*Material*
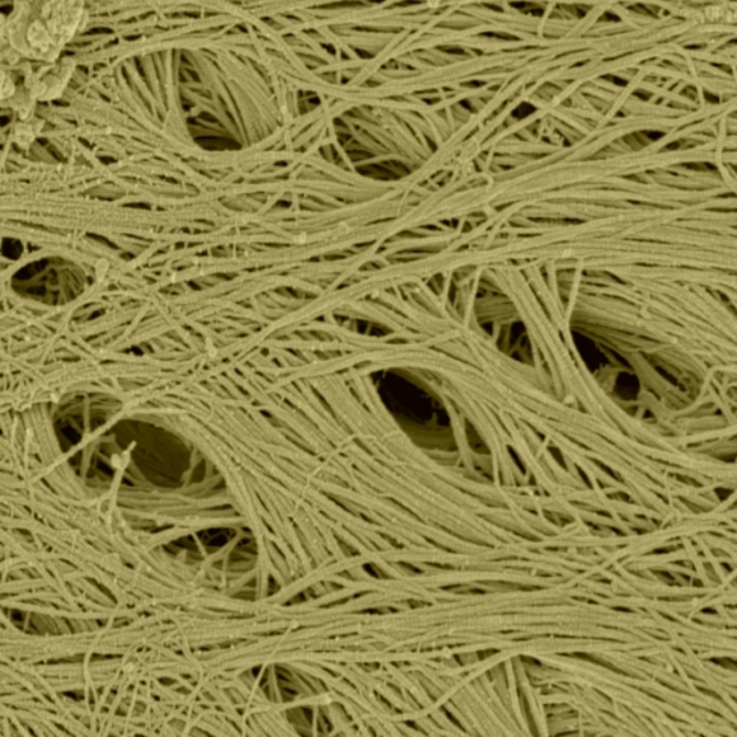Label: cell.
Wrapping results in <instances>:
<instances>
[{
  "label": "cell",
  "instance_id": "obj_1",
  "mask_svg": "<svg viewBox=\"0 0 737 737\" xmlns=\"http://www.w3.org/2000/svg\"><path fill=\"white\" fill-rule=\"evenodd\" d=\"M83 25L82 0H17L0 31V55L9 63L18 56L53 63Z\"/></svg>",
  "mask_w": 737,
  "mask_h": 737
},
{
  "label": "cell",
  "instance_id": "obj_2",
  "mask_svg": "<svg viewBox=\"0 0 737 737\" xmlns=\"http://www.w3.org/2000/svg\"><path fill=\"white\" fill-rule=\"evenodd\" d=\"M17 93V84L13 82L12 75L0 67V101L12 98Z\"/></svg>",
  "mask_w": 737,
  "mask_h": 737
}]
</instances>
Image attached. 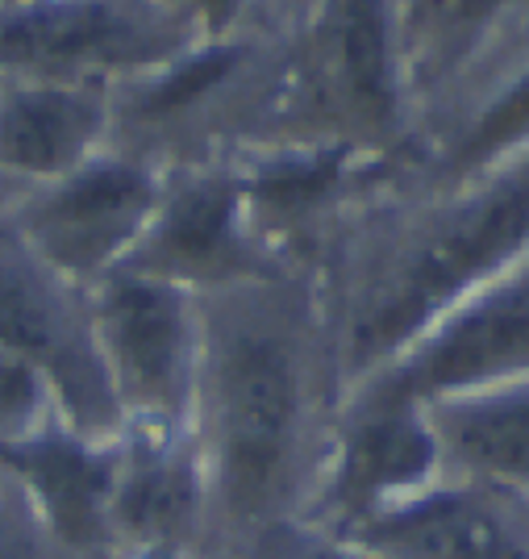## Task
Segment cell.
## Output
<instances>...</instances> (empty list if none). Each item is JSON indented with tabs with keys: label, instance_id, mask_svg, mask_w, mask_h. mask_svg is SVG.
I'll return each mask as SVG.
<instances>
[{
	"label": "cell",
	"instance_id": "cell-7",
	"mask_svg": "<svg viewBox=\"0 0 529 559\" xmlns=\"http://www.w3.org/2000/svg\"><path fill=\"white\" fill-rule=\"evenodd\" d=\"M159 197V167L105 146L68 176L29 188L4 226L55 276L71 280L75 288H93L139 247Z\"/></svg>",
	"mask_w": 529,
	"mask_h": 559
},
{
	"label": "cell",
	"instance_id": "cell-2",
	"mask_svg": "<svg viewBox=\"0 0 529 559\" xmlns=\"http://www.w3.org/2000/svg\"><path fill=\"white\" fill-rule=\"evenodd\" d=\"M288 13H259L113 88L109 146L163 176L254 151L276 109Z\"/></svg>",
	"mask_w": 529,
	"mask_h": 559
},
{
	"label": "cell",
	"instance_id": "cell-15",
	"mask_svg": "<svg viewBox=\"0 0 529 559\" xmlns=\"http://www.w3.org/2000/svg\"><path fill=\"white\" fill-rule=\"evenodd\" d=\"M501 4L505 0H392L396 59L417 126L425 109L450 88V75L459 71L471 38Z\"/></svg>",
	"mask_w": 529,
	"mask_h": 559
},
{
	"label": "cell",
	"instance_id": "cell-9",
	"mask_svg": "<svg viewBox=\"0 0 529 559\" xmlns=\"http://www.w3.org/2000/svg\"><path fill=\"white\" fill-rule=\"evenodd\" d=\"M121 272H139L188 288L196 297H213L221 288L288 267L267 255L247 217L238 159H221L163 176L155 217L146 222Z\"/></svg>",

*Instruction*
Which lines of the listing above contain the string "instances", with case taken into account? Identify each one and copy it out in full.

*Solution to the exercise*
Wrapping results in <instances>:
<instances>
</instances>
<instances>...</instances> (empty list if none). Each item is JSON indented with tabs with keys: label, instance_id, mask_svg, mask_w, mask_h. mask_svg is SVG.
<instances>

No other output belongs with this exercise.